I finally made a friend. My grandmother’s cats aren’t very keen on people. I don’t respect their boundaries because I need a cat friend. I got down on the floor to rub Squeaky’s face for a moment, and when I went to lie on the couch she followed. She laid on my chest and stomach for a few minutes, purring, and then curled up at my feet. It was the most affectionate either of them have been to me. I really really miss having a cat friend.
“The first step of the way in transforming this pattern is to become conscious that one is out of relation to the self, to know and feel there is more in oneself, a higher power beyond ego-impulses to which one has not related and which frequently is revealed in dreams. And this consciousness brings with it suffering and the necessary second step of accepting that suffering. And then there is a final step, a most surprising one after all this—the realization that, despite our weakness, we have within us strength as well, an access to that higher power. In Kierkegaard’s analysis, higher consciousness of the despair of weakness brings with it the realization that dwelling in weakness is really a form of defiance, i.e., an indulgence which refuses to accept the strength which is already there as a potentiality of the Self. The final step, as I see it, is to accept the strength of the Self. This acceptance involves consciousness and choice, but a choice which is not to be confused with ego-willpower.
Psychologically considered, the first step of conscious recognition enables the seeing of the pattern. Conscious naming is a first step of freedom from the negative structure. By naming the pattern which comes from a mode of reaction to a negligent father development, one can loosen its grip and be free for a more genuine way of existence. Naming the pattern will give the puella the perspective and distance she needs and an insight into why she has remained fixated in her development.
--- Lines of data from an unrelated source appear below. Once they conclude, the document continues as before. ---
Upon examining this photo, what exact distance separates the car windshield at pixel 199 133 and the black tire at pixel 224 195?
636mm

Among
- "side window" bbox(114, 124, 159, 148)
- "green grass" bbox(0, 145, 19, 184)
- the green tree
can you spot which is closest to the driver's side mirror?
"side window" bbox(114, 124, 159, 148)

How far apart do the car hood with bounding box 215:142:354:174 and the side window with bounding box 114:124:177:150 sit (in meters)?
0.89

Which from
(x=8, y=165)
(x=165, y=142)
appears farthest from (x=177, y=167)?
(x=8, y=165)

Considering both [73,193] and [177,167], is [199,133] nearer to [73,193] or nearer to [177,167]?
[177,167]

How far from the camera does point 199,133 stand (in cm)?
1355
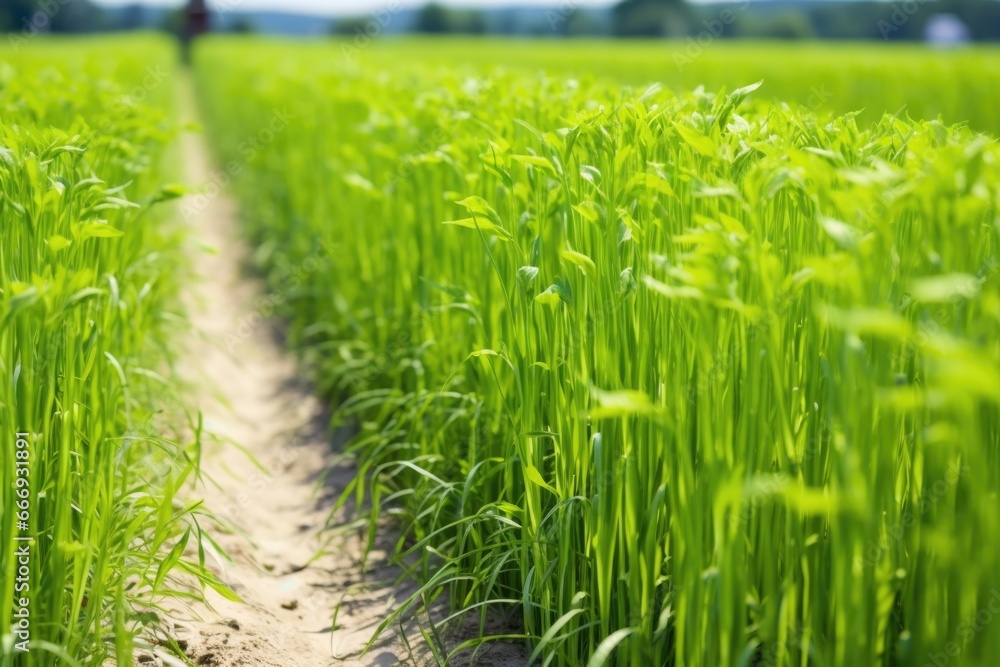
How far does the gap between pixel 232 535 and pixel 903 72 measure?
859 centimetres

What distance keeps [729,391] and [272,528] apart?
2.04 m

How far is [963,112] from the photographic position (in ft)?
26.1

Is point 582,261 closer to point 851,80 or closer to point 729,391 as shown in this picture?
point 729,391

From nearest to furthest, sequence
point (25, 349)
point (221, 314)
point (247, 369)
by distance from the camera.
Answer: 1. point (25, 349)
2. point (247, 369)
3. point (221, 314)

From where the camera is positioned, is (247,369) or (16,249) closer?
(16,249)

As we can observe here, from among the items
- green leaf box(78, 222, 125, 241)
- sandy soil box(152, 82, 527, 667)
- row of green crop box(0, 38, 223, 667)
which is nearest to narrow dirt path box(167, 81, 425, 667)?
sandy soil box(152, 82, 527, 667)

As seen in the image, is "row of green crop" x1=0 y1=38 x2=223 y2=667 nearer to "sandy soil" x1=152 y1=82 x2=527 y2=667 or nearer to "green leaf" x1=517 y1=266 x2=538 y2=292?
"sandy soil" x1=152 y1=82 x2=527 y2=667

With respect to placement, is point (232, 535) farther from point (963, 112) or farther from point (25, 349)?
point (963, 112)

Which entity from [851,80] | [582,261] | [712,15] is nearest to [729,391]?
[582,261]

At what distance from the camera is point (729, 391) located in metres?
1.79

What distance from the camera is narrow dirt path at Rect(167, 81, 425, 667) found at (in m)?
2.49

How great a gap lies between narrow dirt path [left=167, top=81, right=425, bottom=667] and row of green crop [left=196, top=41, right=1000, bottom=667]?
24cm

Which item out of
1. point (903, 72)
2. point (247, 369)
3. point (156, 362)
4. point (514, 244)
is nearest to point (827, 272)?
point (514, 244)

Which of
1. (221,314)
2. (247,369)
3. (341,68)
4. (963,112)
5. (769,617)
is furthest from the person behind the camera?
(963,112)
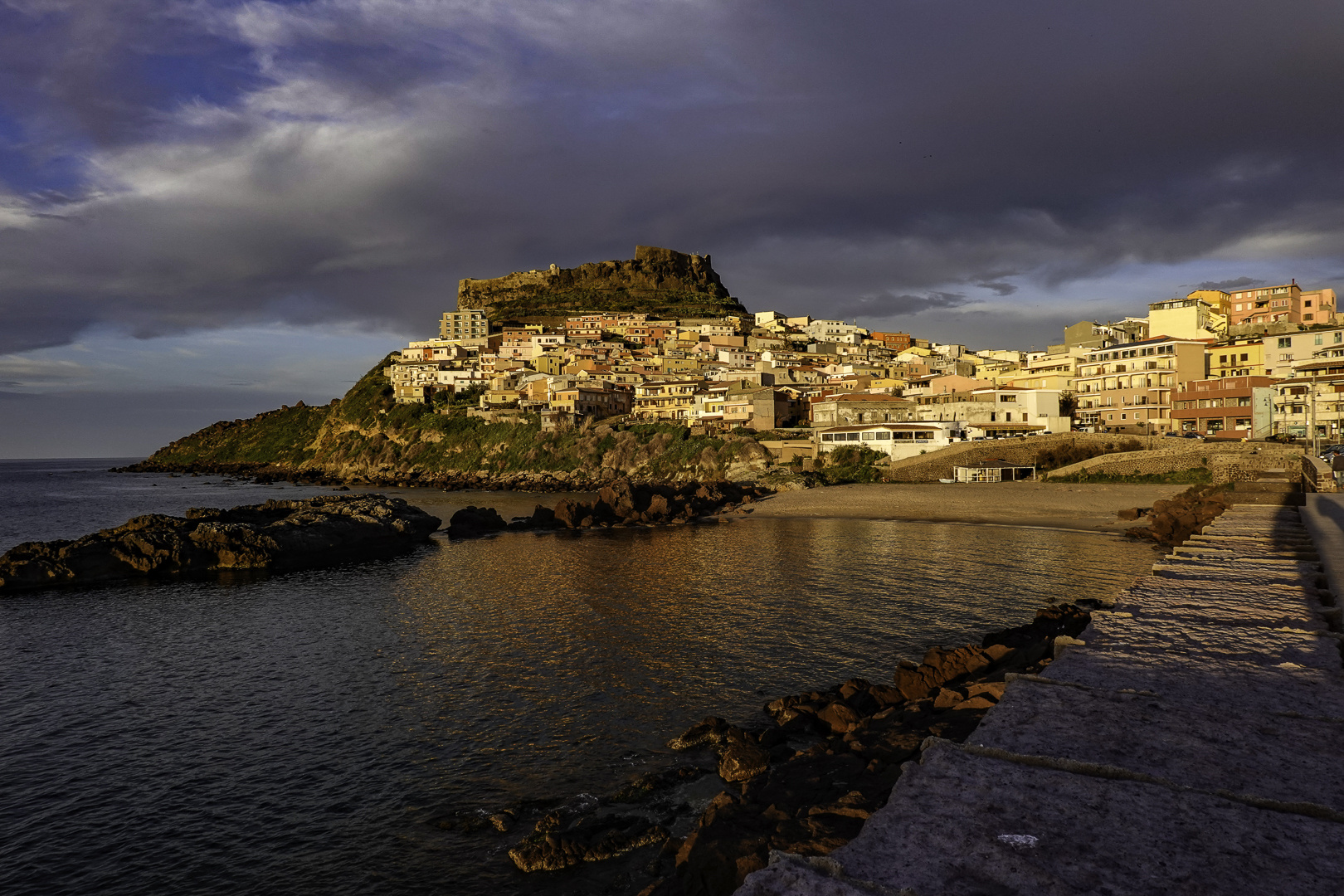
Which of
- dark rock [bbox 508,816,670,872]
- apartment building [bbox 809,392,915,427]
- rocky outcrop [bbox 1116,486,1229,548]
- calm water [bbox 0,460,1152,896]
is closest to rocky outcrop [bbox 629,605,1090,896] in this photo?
dark rock [bbox 508,816,670,872]

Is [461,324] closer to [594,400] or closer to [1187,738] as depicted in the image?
[594,400]

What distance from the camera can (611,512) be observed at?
57406 millimetres

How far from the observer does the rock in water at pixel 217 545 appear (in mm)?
35188

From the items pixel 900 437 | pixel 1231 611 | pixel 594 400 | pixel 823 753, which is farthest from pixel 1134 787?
pixel 594 400

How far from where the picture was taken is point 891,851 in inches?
240

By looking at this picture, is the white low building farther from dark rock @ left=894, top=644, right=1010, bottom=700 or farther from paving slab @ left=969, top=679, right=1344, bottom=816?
paving slab @ left=969, top=679, right=1344, bottom=816

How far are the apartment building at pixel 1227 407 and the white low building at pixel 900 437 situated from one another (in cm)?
2164

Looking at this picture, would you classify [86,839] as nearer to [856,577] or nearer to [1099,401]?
[856,577]

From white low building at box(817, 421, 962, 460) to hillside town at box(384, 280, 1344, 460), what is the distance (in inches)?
7.5

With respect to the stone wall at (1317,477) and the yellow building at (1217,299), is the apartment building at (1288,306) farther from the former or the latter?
the stone wall at (1317,477)

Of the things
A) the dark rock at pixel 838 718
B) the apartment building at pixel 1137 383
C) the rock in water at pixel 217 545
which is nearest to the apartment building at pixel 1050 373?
the apartment building at pixel 1137 383

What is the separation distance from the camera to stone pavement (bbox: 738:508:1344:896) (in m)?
5.62

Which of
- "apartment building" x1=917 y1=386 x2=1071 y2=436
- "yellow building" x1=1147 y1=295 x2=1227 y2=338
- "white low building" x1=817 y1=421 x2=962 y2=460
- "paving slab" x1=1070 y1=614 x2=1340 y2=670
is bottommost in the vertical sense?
"paving slab" x1=1070 y1=614 x2=1340 y2=670

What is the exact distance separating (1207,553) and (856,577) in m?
12.9
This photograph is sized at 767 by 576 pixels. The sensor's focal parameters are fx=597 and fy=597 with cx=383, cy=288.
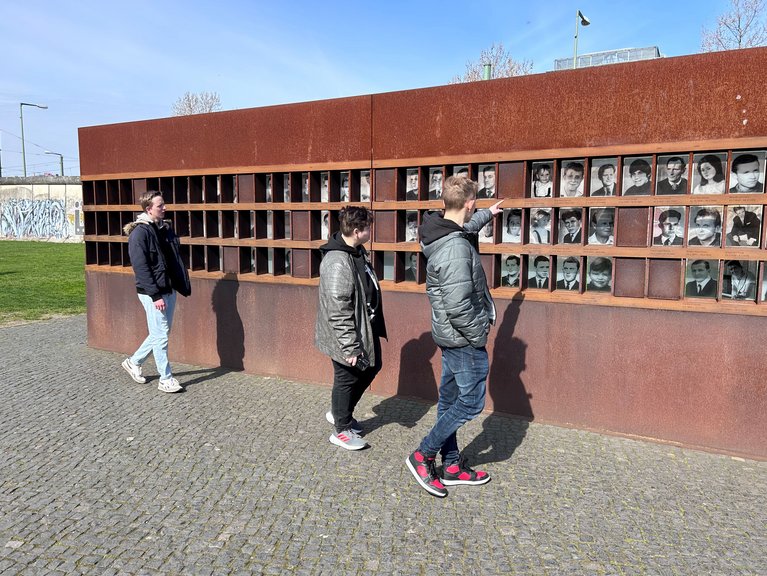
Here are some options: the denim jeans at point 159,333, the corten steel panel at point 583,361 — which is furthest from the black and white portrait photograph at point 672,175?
the denim jeans at point 159,333

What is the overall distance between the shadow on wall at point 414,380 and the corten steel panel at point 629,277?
1599 millimetres

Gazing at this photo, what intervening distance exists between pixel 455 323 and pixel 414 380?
2.09m

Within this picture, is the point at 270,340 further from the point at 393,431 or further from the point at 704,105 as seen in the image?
the point at 704,105

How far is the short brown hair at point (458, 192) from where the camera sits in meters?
3.52

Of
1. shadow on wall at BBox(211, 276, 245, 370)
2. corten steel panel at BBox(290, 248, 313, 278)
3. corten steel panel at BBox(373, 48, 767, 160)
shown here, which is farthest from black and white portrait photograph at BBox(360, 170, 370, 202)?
shadow on wall at BBox(211, 276, 245, 370)

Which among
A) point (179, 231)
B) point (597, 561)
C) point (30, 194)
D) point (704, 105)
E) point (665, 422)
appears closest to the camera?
point (597, 561)

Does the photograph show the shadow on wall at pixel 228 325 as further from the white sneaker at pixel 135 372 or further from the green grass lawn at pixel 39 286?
the green grass lawn at pixel 39 286

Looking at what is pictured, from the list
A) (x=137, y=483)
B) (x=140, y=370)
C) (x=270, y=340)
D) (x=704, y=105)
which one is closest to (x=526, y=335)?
(x=704, y=105)

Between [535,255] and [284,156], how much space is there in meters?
2.62

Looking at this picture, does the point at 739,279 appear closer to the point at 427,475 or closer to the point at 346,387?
the point at 427,475

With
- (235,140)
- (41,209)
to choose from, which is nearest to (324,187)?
(235,140)

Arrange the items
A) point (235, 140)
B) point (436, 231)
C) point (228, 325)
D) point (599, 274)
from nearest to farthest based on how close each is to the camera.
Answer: point (436, 231), point (599, 274), point (235, 140), point (228, 325)

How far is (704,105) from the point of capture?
4.08m

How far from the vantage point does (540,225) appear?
15.7ft
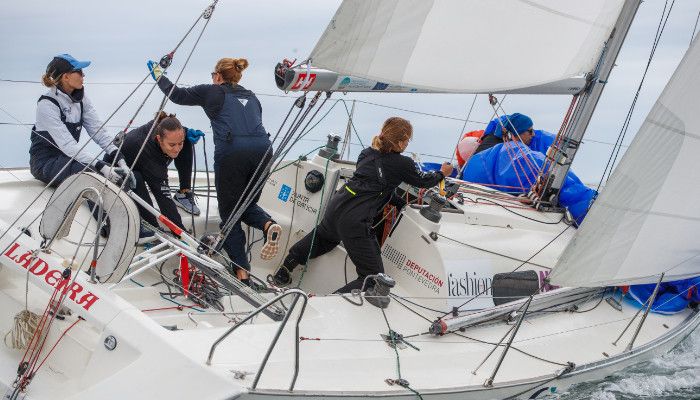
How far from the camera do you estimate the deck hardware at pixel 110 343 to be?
3289mm

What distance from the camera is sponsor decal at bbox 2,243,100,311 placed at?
11.2 feet

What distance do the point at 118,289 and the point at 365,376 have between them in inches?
54.1

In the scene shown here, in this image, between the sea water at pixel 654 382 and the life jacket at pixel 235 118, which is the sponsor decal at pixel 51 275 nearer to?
the life jacket at pixel 235 118

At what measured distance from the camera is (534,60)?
15.7 feet

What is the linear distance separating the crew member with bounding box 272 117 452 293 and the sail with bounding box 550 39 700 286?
34.6 inches

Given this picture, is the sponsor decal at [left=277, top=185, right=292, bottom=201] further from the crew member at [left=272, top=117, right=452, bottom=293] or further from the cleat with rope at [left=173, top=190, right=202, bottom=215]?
the crew member at [left=272, top=117, right=452, bottom=293]

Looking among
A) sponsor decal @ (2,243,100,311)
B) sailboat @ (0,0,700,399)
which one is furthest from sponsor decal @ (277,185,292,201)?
sponsor decal @ (2,243,100,311)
The next task implied in understanding the despair of weakness is a conscious acceptance of the suffering involved in the puella’s life up to now; that is, an acceptance that the suffering is actually meaningful. Part of the puella problem is to feel one’s weakness and dependence and to see oneself as a victim. But if one identifies as victim, one in effect disclaims responsibility and acts as the innocent girl. So real understanding of the weakness and acceptance of the suffering involves facing the shadow, that part of oneself that is denied. Along with the sweet girlish innocence often goes nasty manipulation. The darling doll and the high flyer may secretly put men down because they are so easily seduced and manipulated by feminine charms. The misfit manipulates through her self-destructive threats and the power projections on others through which she has ensnared them. The girl of glass makes others feel helpless before her fragility and sensitivity so they may feel they are clumsy oafs, like bulls in a china shop. The shadow of the puella is tied up with power—a power which she has not truly and responsibly accepted. Oftentimes this power has been taken over by another figure in the psyche, a perverted old man, a mean and bad-tempered figure like Rumpelstiltskin. And this figure, too, must be confronted. Part of the accepting the suffering entails a battle with this figure which, as I see it, is, at a deeply spiritual level, a battle with the devil. When there is a deep wound in the psyche, the negative forces assume a demonic character and must be confronted as such. In Kierkegaard’s analysis, when one becomes conscious that one’s indulgence in weakness is really a defiant refusal to accept one’s strength, a refusal to accept the grace of God, one realizes that the refusal to accept strength is demonic, a prideful clinging to ones own ego-power. Part of accepting the suffering is to realize one has been in the grips of the devil.
The final issue is to accept the strength that is there and to hold on to it rather than giving up and following the usual puella patterns of fleeing or withdrawing or adapting or rebelling. Of course, this is the very issue for the puella—just what she finds so hard to do. But if she has already become conscious of the negative patterns in which she had been trapped and if she has accepted suffering and the battle with the devil, she becomes involved in accepting the power and strength of consciousness and choice. This however, is a gradual process and may take many years, as it took seven years in the fairy tale “The Handless Maiden,” to counteract the effects of the devil (brought on by inadequate fathering) and to unite with a king. Her way involved patiently waiting in the forest, in the knowledge that this is what she had to do. Thus, patient, understanding waiting seems a key and finalization in the process.
Ultimately, what is demanded of the puella in the process of self-transformation is to give up her clinging to girlish dependence, innocence, and powerlessness and to accept the strength which is already there—to really value herself. For if she accepts power and strength, then her girlish innocence will show itself as youthful, feminine élan and vigor, as the spontaneity and openness to new experience that makes creativity and fruitful relationship possible.”
Linda Schierse Leonard, The Wounded Woman
I want to die so fucking badly. I don’t want to do this anymore.